## begin Source passage

# Help! All the eye creams I keep trying sting my eyelids!



## YoursEvermore (Jun 11, 2008)

I heard that Grassroots' Feast Your Eyes is all the rage, but it stung my eyelids!! I had to use petrolatum on my eyelids to calm them down (I had a very nasty reaction to both of Clinique's All About Eyes and I went to the dermatologist, who told me to use 100% White Petrolatum as a moisturizer).

I'm going to return the Grassroots one today and was thinking of picking up one from the American Beauty line. I'm a little apprehensive, though, considering my past experiences. Although, I did put the American Beauty Moisture-Wise Lotion on my eyelids the other day while I was doing the rest of my face and that seemed to work out ok. No stinging, no burning, no redness.

But, another question I have is: do I even *need* an eye cream? I'm 22, no wrinkles (yet!), no puffiness and no dark circles to really speak of (only when I'm exhausted).

Should I a) try the Moisture-Wise Eye Cream from American Beauty B) just keep using petrolatum, since the derm suggested it c) skip the eye cream all together and just use regular face cream/lotion as needed or d) try another product?

Sorry this got long-winded.






Thanks in advance!


----------



## Dragonfly (Jun 11, 2008)

My dermatologist believes that good old Vaseline is a great moisturizer.

Apply a thin film on to damp skin - as good as anything on the market.

I personally think eye creams are a complete waste of money - they are just moisturizers with a bit of thickening agent. And they don't have any SPF.

So you pay twice as much for a very small amount - and no sun protection.

I don't understand why you would put any eye cream on your lids. If you are trying to avoid that crepy look that some women get - don't smoke, avoid the sun (or wear sunscreen that is formulated to be gentle around eyes), and wear sunglasses everywear.


----------



## Aniger86 (Jun 19, 2008)

I have very sensitive eyes too and applying eye creams sting them and make them all red and runny. That's why I never apply anything on my eyes unless I'm wearing mu and need some moisturisation on them before I start. I've never heard of vasaline as an eye cream substitute because isn't it too sticky to be applied on the eye? I think you should just stick to Vasaline if its already working for you, you'll save money from buying the eye cream, and risk no chance of irritation on your eyes. You could use your normal face lotion if you like, that's what I use pre makeup on my eyes. I use Hazaline Snow. I'm not sure if you have it there, its a very light cream, so I just use more on the eye area( as its not as heavy as an eye cream).


----------



## fawp (Jun 19, 2008)

Most eye creams have firming properities so that can improve elasticity of the skin which will help prevent lines and wrinkles but, as Carolyn pointed out, sun-protection is the most important and most effective agent in anti-aging!

## end Source passage

Tasks to complete:
a) In the eye cream thread, what did the dermatologist tell the first poster to use as a moisturizer?
b) Pull from the eye cream thread the stretch from "My dermatologist believes" through "no sun protection.", word for word.

## begin Information provided

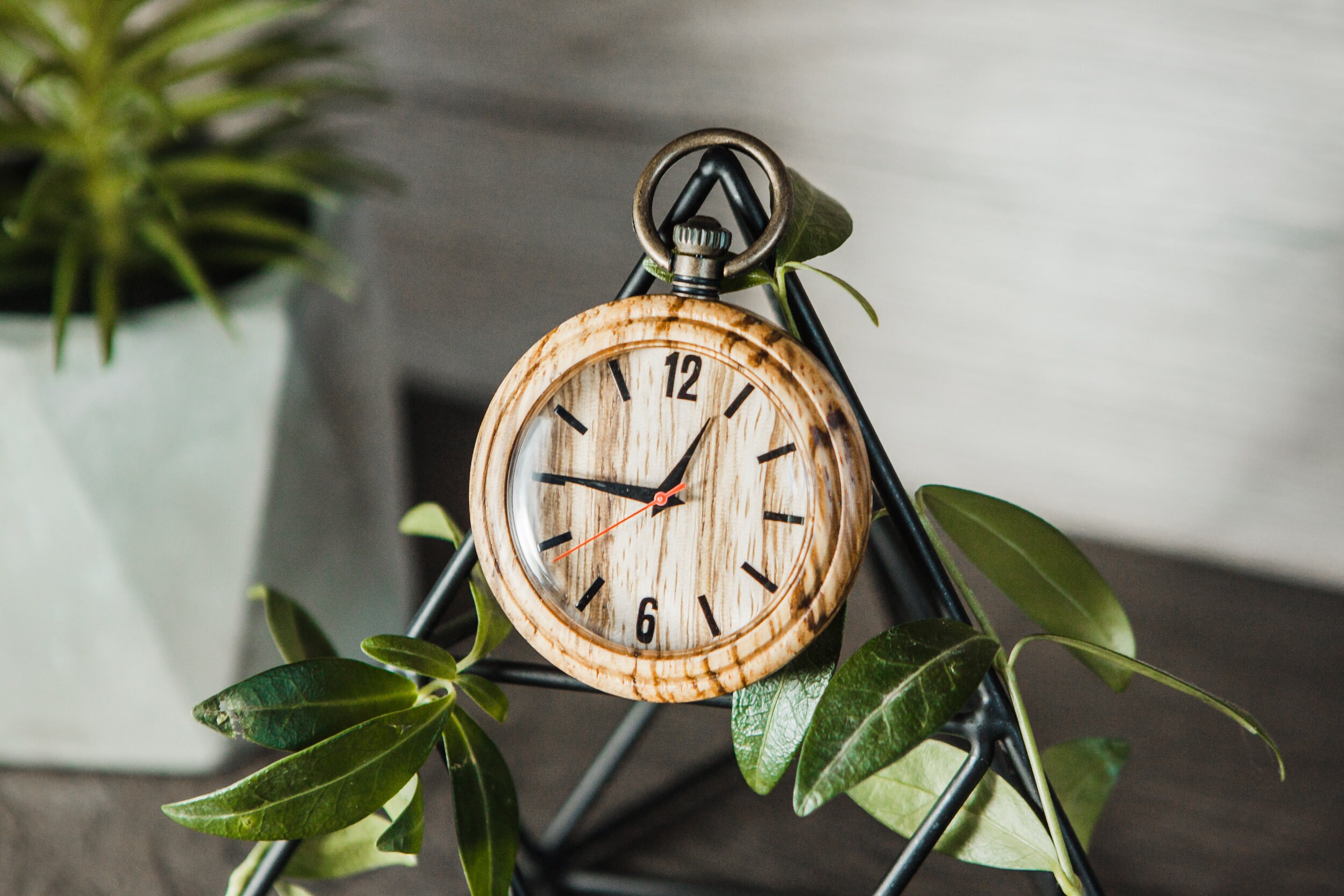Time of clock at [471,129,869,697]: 12:45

## end Information provided

Answers per task:
a) 100% White Petrolatum.

b)
My dermatologist believes that good old Vaseline is a great moisturizer.

Apply a thin film on to damp skin - as good as anything on the market.

I personally think eye creams are a complete waste of money - they are just moisturizers with a bit of thickening agent. And they don't have any SPF.

So you pay twice as much for a very small amount - and no sun protection.